Pedestrian Crash Video
In the early afternoon of May 9, 2011, Scottsdale (Arizona) police officers were called to the intersection of 90th Street and Shea Blvd. for a pedestrian/vehicle collision. It was reported that a mother pushing her 4 year old daughter in a stroller was crossing Shea Boulevard in a crosswalk. While they were crossing, the traffic signal changed to green for eastbound vehicle traffic. A black GMC SUV proceeded and struck the mother pushing a toddler in a stroller. The injuries to the mother and child were considered non-life threatening and both were transported to local hospitals and released. Based on witness testimony and the state law that requires vehicles to yield to pedestrians in most situations, the driver of the SUV was issued a civil citation at the scene.
As part of the follow up investigation, officers viewed the recorded video from the red-light enforcement camera at the intersection. The video revealed more detail of what happened. The black SUV driver appeared to have her view of the crossing pedestrians partially obscured by a large-profile vehicle. The SUV began to move on the green light at the same time the mother and child emerged into the SUV’s path. Incredibly, the high profile SUV rolled right over the child and stroller without seriously injuring the child.
Given the new evidence presented by the video, the investigating officer has requested the original citation given to the SUV driver be dismissed. The video shows the pedestrians run into the path of the vehicle that was so close that it was difficult for the driver to yield.

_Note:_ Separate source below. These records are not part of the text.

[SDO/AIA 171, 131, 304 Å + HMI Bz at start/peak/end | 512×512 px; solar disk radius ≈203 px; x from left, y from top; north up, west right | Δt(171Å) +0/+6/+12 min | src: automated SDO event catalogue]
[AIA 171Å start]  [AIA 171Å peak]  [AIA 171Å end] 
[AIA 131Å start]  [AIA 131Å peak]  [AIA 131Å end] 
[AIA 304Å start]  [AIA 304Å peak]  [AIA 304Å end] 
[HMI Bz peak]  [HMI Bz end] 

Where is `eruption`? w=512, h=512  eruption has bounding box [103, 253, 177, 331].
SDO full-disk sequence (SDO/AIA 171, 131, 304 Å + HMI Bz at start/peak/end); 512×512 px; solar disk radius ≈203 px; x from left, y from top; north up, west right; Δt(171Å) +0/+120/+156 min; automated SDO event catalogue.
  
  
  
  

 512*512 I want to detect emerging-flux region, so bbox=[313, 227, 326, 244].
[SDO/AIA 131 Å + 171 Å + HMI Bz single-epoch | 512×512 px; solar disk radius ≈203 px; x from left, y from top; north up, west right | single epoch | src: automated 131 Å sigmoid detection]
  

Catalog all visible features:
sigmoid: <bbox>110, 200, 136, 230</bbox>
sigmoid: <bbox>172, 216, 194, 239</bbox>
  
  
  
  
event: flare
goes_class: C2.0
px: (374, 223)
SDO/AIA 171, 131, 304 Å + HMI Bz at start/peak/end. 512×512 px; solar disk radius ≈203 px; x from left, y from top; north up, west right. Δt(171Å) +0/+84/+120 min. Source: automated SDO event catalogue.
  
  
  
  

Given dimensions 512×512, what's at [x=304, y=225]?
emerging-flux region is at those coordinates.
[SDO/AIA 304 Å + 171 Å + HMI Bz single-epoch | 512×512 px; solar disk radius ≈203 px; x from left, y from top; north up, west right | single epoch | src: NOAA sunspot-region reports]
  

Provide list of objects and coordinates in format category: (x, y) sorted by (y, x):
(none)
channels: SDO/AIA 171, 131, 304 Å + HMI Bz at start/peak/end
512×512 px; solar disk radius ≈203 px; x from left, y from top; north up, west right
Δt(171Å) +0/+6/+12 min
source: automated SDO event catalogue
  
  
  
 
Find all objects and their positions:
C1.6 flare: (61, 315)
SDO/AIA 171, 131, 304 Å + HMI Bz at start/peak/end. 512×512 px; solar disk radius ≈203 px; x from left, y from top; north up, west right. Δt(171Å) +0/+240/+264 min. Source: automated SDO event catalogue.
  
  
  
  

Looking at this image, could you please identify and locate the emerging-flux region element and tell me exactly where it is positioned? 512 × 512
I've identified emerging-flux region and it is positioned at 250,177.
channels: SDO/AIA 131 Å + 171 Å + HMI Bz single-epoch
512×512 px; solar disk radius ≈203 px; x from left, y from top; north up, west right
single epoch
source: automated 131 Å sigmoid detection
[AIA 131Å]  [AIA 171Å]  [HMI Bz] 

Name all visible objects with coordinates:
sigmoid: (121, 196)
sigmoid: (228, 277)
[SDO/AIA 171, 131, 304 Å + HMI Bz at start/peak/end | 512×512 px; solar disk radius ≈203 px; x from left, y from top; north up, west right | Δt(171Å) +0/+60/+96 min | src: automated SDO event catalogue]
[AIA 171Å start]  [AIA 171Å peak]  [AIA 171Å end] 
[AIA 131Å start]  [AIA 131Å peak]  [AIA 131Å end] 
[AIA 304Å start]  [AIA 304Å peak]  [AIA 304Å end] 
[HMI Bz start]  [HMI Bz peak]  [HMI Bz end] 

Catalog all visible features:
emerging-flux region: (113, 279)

In Arizona, there are more than 1500 pedestrian-vehicle collisions every year. When these collisions occur, it is likely that the pedestrian will suffer serious injury. Thankfully, in this case, the child and mother were spared serious injury by very fortunate circumstances. It is however, an important reminder to pedestrians to use extreme caution when traveling along or crossing roadways. Be careful to not assume the drivers see you and make sure you allow enough time to safely cross multi-lane streets. It is always better to err on the side of caution, even if it means a delay in your crossing.